January 7, 1997
(Via Email to letters at nytimes.com)
Dear Editor:
NUCLEAR ARMS BUILDERS MOVE FROM CREATORS TO CUSTODIANS (01/06/97) features the big ticket items rather than the affordable basics. Having worked on U.S. nuclear weapons since 1950, and participated in several reviews for the Department of Energy in the last three years, I regret the "either-or" focus on the controversial, to the neglect of the truly essential. For more than 20 years I have been advising Presidents and the nuclear weapons establishment that, if desired, our nuclear weapons stockpile could be maintained reliable and safe for decades or even centuries, by technical surveillance and occasional remanufacturing to original specifications, without the need for nuclear explosion testing. That is still my view.
I have also argued that U.S. and world security would be served by the elimination of nuclear explosion testing, and in September 1996 the United States signed just such a total ban, which owed a lot to the leadership of the Clinton Administration.

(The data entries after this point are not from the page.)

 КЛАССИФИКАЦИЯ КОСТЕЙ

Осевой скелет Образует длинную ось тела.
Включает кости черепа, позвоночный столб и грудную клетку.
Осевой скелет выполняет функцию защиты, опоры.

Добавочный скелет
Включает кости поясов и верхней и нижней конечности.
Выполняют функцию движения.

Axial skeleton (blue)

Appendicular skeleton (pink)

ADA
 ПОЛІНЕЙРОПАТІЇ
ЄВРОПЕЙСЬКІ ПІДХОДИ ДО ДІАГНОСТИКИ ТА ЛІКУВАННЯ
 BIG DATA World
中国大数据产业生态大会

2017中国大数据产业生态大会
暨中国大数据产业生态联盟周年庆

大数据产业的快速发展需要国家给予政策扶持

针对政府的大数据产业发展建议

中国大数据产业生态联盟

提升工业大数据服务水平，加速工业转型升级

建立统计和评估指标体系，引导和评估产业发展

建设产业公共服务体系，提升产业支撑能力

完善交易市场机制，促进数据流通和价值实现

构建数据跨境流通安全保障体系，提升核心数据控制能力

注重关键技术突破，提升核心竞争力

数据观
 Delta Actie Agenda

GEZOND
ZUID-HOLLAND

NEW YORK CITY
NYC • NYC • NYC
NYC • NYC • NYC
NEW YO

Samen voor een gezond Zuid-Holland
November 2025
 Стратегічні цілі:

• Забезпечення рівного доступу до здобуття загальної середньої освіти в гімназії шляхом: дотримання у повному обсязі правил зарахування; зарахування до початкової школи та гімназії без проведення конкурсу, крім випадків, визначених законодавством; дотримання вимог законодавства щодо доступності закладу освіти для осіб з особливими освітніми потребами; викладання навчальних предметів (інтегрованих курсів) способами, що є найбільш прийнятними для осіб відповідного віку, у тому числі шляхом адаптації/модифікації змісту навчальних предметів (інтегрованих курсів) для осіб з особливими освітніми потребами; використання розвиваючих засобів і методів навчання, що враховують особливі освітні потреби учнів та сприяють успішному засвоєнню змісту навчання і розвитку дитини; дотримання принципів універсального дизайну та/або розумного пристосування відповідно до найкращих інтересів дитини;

The basic core of a reliable and safe nuclear stockpile is assiduous and perceptive surveillance as has been conducted for many years, together with not only the ability to remanufacture but the actual remanufacturing of weapons so that we will be able to observe the remanufactured weapons over the years. In a 10/28/96 letter to Secretary of Energy Hazel O'Leary, requested by the Department of Energy, Sidney D. Drell and I noted
o The continued maintenance of a safe and reliable nuclear weapons stockpile.
o The continued maintenance of core intellectual and technical competencies of the United States in nuclear weapons. This includes competencies in research, design, development, and testing (including nuclear testing); reliability assessment; certification; manufacturing; and surveillance capabilities.
To be able to meet those requirements we must not only maintain a cadre of first-class weapon scientists and engineers. We must also expand the existing science-based understanding of the stockpile. The existing S&T base, including existing above-ground experimental facilities, is not adequate to the task of stewardship over the long term for an aging deterrent in the absence of nuclear tests. These requirements cannot be met if the SSMP as planned by the Department of Energy is replaced simply by a program of remanufacturing or refurbishing existing weapons without paying careful attention to the need of maintaining weapons design capability, expanding our science based understanding of the stockpile, and providing the sources of experimental data needed to validate enhanced computer simulations.
If one accepts the "two basic commitments" (as I do) then much of the program of new instruments and capabilities follow. However, to commit at this point every detail of that future program would prevent us from incorporating in future years approaches that might do a better job or do the same job at less cost.
Other aspects of the stockpile maintenance program deserve attention as well in the interests of economy and efficiency. For instance, U.S. nuclear weapons will need a supply of tritium beginning in the year 2005 or 2010. There is pressure from DOE contractors to build an accelerator to produce this additional tritium at a program cost estimated by DOE at $5.1 billion. To produce tritium in U.S. commercial reactors is estimated at $1.4 billion. But to buy the necessary tritium from Russia (in sufficient quantities so that one could build and begin to operate in a timely fashion the requisite replacement domestic tritium production capacity in case of default) is likely to have a program cost of only $0.5 billion. And tritium atoms are identical, whether produced in Russia or in the United States.
U.S. security is advanced if other nations do not test nuclear weapons. Britain, China, France, and Russia have made the judgment in signing the Comprehensive Test Ban Treaty that they will be able to maintain their own nuclear weapon stockpiles safe and reliable by their own version of a remanufacture and surveillance program, with their own version of advanced facilities at a more modest level. The test ban is essential if we are to retain the support of the rest of the world against the spread of nuclear weapons.
My own technical judgment is that it would be irresponsible to use the increased "science-based understanding" to design and build new versions of nuclear weapons, without nuclear testing, with a resultant decrease in confidence in our nuclear weaponry. But that understanding can provide enormous confidence that surveillance and necessary remanufacture will maintain our enduring stockpile of current-version nuclear weapons safe and reliable for many decades or even centuries, without nuclear testing.